増える動画コンテンツ、ビジネス展開のカギとは?
インターネットの動画が身近になった要因の一つとしては、YouTube をはじめとする動画配信サービスの機能向上、そしてアップされた動画を拡散する SNS の普及が挙げられます。お気に入りの動画を SNS で共有することで、ブームを起こしやすくなっているのです。
動画コンテンツのパワーを知っているのは、やはり SNS のプラットフォームを提供している Facebook でしょう。なにより、先ほどご紹介した10年間ロードマップに AR / VR がすでに加わっていることからも、今後注力していくべき分野であるということを如実に物語っています。
5/31 ビジネスフォーラム「Advertising Week Asia 2017(AWAsia 2017)」の基調講演に Facebook 社 CPO のクリス・コックス氏が登壇し、将来 Facebook 上でどのようなコミュニケーションが生まれるかについて語りました。

記録情報.
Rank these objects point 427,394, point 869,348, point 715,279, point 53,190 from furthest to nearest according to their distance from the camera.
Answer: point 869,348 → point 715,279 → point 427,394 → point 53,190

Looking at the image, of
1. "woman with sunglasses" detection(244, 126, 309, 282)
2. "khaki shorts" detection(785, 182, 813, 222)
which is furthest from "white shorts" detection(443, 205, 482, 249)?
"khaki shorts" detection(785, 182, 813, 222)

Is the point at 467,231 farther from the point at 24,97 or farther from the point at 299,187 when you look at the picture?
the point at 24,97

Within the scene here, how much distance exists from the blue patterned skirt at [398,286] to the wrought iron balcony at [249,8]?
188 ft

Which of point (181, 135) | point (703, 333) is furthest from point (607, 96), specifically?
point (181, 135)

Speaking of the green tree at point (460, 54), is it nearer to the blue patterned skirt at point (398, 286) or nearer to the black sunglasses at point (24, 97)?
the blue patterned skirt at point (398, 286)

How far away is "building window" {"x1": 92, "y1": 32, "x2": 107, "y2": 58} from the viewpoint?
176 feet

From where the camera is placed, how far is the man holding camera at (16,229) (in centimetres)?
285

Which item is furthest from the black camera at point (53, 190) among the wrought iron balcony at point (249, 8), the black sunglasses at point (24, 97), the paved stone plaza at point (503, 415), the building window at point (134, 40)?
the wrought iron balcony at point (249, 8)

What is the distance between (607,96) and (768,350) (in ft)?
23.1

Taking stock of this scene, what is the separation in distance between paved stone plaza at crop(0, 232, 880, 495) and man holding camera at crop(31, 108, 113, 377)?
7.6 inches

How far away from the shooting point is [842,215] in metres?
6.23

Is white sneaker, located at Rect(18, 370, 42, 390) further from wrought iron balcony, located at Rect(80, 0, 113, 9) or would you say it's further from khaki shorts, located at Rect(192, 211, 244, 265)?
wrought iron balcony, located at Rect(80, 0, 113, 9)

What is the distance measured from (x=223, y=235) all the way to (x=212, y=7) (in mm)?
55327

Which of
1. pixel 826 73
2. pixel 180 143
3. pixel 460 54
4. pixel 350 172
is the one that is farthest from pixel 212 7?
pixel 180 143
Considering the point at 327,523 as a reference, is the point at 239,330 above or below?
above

* * *

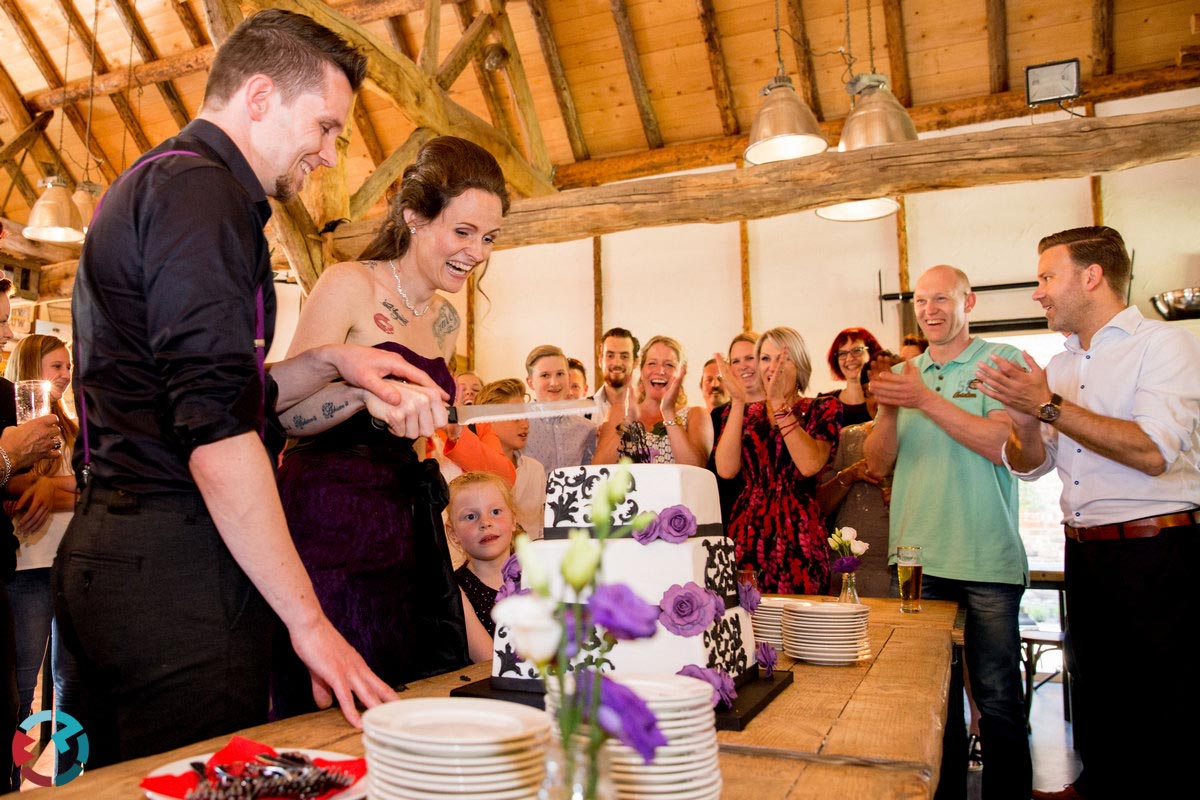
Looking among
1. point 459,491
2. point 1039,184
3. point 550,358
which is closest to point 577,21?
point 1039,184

課題 1.
動画コンテンツについての提示文を「増える動画コンテンツ、ビジネス展開のカギとは?」から「AR / VR がすでに加わっていることからも、今後注力していくべき分野であるということを如実に物語っています。」まで書き出し、その中の「SNS」を「ソーシャルメディア」に置き換えること。
課題 2.
動画コンテンツについての提示文を、最後の文の後から書き継ぐこと。
記録は提示文とは別の資料である。

解答 1.
増える動画コンテンツ、ビジネス展開のカギとは?
インターネットの動画が身近になった要因の一つとしては、YouTube をはじめとする動画配信サービスの機能向上、そしてアップされた動画を拡散する ソーシャルメディア の普及が挙げられます。お気に入りの動画を ソーシャルメディア で共有することで、ブームを起こしやすくなっているのです。
動画コンテンツのパワーを知っているのは、やはり ソーシャルメディア のプラットフォームを提供している Facebook でしょう。なにより、先ほどご紹介した10年間ロードマップに AR / VR がすでに加わっていることからも、今後注力していくべき分野であるということを如実に物語っています。

解答 2.
今後、360度動画や AR / VR などの新しい技術を利用することを当たり前にすることで、ユーザーのコミュニケーションのあり方をどう変化させていくのかを考えているようです。そのプラットフォームの変化によって影響を受けるのは、主にそれをビジネスに活用する企業側です。AR / VR 技術を活用したサービスが増えるにしたがって、企業側でもそれを意識した広告やサイトの作成を増やしていくことになりそうです。
動画コンテンツは、ウェブマーケティングにどのように貢献するのか?
企業側の目線でこのウェーブを意識してコンテンツの作成を行うとすると、動画でどうやってコンバージョンさせられるか、がどうしても重要なファクターとなるでしょう。
しかし、基本的に動画は単独でコンバージョンを獲得できるものではなく、ユーザーに気づきや興味を誘引するトリガーのようなものであり、オーディエンスを構築させるためのコンテンツであると考えるのがベターです。その動画を視聴したオーディエンスに対して、コンバージョンを獲得できるようアプローチをかけていくという手法が適切です。
そのためには、動画コンテンツのアトリビューション分析は大きなテーマです。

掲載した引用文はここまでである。